● Activity: Copy out all the lines in the records that include the word "with".

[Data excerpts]
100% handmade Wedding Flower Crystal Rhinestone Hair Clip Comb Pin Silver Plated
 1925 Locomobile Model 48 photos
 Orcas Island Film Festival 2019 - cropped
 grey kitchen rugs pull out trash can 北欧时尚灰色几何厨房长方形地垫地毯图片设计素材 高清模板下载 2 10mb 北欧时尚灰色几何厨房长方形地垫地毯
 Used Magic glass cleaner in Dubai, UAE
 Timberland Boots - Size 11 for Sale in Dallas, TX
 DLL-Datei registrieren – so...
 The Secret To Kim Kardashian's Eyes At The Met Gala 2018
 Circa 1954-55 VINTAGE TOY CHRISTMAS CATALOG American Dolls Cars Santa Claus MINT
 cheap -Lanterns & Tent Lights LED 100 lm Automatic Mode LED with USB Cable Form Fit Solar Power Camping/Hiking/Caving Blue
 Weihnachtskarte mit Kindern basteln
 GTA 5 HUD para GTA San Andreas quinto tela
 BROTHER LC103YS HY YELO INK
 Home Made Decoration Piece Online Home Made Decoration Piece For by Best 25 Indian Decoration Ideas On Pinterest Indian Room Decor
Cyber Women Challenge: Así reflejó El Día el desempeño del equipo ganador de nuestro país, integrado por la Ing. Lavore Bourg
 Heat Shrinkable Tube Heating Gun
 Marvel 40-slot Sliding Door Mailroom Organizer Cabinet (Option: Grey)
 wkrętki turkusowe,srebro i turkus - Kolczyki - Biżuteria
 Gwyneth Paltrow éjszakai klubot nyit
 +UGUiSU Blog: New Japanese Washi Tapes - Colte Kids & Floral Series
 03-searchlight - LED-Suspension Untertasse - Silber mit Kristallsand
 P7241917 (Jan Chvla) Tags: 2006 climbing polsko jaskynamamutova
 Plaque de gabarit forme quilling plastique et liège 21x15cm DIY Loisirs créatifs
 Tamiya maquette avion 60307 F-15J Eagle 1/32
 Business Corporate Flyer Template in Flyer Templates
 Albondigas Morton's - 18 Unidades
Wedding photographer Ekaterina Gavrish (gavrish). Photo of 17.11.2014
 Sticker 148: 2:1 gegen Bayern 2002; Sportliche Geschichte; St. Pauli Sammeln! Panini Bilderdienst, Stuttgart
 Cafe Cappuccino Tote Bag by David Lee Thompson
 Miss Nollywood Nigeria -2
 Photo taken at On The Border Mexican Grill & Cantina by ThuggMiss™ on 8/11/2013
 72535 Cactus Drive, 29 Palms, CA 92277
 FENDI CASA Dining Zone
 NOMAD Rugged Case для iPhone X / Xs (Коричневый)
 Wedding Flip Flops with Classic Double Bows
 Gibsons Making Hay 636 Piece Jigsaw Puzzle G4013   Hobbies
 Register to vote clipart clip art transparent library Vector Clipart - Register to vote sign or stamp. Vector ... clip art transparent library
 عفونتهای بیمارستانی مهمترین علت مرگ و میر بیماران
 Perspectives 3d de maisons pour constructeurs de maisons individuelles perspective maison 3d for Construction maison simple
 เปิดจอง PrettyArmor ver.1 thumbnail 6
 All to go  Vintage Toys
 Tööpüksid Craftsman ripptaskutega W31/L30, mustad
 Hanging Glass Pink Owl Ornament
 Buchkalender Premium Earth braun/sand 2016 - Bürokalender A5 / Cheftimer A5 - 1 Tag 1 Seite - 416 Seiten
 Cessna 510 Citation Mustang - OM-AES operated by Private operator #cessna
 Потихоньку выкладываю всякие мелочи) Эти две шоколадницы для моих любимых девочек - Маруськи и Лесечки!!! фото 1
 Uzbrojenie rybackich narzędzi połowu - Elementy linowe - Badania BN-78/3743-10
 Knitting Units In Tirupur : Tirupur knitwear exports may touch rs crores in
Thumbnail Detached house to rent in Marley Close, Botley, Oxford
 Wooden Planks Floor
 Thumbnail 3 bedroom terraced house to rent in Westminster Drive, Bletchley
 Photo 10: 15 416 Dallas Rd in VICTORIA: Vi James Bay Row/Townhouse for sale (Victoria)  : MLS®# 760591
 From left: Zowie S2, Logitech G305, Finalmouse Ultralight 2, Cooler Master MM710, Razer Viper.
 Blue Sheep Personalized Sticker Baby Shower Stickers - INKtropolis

● Reply:
 cheap -Lanterns & Tent Lights LED 100 lm Automatic Mode LED with USB Cable Form Fit Solar Power Camping/Hiking/Caving Blue
 Wedding Flip Flops with Classic Double Bows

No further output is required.